* **Passage provided**:
Desperately Seeking Evangelicals

It seems that everyday there is a new story in the news about how evangelical Christians are "up for grabs" in this year's election. On Sunday there was this article on CNN.com about Shane Claiborne's "Jesus For President" tour, in which the dreadlocked neo-monk said, "With the respectability and the power of the church comes the temptation to prostitute our identity for every political agenda." Well said.

Could Paul Be President?

I’m not sure why the Apostle Paul would ever want to be the president of the United States, but let’s say he wanted to. Would he have a chance of being elected if he ran in 2008? In a word: NO.

Why not, you might ask? He’s a brilliant writer, thinker, and all-around passionate person, not to mention a SAINT! He wrote the texts that became the theological foundation of the Christian faith, after all. That has to count for something, right? Unfortunately Paul has a huge skeleton in his closet: a history of mercilessly persecuting and killing Christians. His past is very, very sketchy, and if you are a politician running for President of the United States these days, your past better be absolutely spotless.

It doesn’t matter how brilliant or well-spoken Paul might be. The minute word got out (and circulated via cable news) about Paul’s wild pre-conversion days as the Christian-hating Saul, he’d be toast. The James Dobsons and Pat Robertsons across America would denounce Paul as an unpatriotic anathema—someone who, with such a horrible record of unchristian behavior, could not be trusted to run the country. Let’s face it: if Paul ran for President of the United States, he might as well pick Osama bin Laden as his running mate. He’d have about as much of a chance as Ron Paul to win the presidency.

It’s a strange time when, in America—a country which has always prided itself on fresh starts and second chances—a presidential hopeful is absolutely bound to their past sins, scandals, and gaffs. The 2008 election has proven that one’s past is, perhaps, the most important determinant of one’s electability. Each of men running for president has their own personal albatross: that is, their own past baggage that could prove disastrous for their White House chances.

* **Entries**:
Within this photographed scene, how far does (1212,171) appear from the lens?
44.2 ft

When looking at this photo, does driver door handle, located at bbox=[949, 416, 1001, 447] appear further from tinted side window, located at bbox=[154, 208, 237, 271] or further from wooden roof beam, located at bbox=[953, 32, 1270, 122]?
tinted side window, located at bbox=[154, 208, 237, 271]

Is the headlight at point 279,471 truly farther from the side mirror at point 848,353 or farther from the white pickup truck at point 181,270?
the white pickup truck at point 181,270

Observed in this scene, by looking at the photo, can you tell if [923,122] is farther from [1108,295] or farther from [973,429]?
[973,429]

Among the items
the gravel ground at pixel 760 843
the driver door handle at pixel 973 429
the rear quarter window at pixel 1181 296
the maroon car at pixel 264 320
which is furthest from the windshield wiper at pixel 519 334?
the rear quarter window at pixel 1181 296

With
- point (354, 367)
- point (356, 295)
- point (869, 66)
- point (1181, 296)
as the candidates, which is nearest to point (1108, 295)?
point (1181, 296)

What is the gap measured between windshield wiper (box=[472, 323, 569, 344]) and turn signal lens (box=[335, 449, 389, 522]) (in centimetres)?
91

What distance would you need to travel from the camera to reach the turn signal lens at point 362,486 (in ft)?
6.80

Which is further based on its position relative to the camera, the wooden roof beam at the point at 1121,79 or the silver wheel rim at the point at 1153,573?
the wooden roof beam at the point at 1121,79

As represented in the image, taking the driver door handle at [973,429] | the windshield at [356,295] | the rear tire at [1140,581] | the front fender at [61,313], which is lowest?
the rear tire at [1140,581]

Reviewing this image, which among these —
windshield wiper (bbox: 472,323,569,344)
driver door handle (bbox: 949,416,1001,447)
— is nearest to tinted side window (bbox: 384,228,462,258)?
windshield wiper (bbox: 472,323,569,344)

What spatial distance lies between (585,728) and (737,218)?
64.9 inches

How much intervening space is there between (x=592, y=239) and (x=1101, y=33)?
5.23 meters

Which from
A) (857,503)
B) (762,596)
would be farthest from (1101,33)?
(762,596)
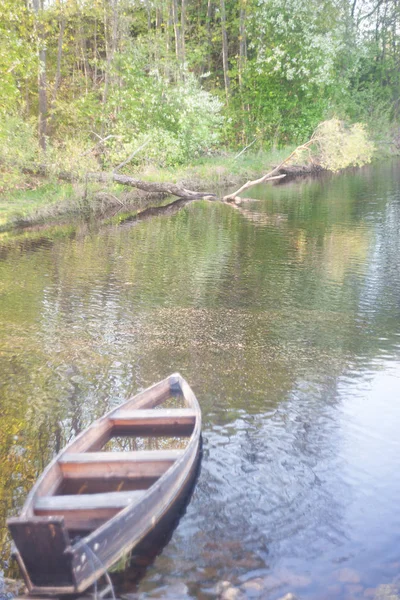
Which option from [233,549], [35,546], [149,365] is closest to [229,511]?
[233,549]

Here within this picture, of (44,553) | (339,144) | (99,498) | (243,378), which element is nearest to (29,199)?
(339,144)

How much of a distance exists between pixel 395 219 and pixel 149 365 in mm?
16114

* **The request**:
In the post about evangelicals and the 2008 election, what skeleton does the Apostle Paul have in his closet?

* **Exercise output**:
A history of mercilessly persecuting and killing Christians.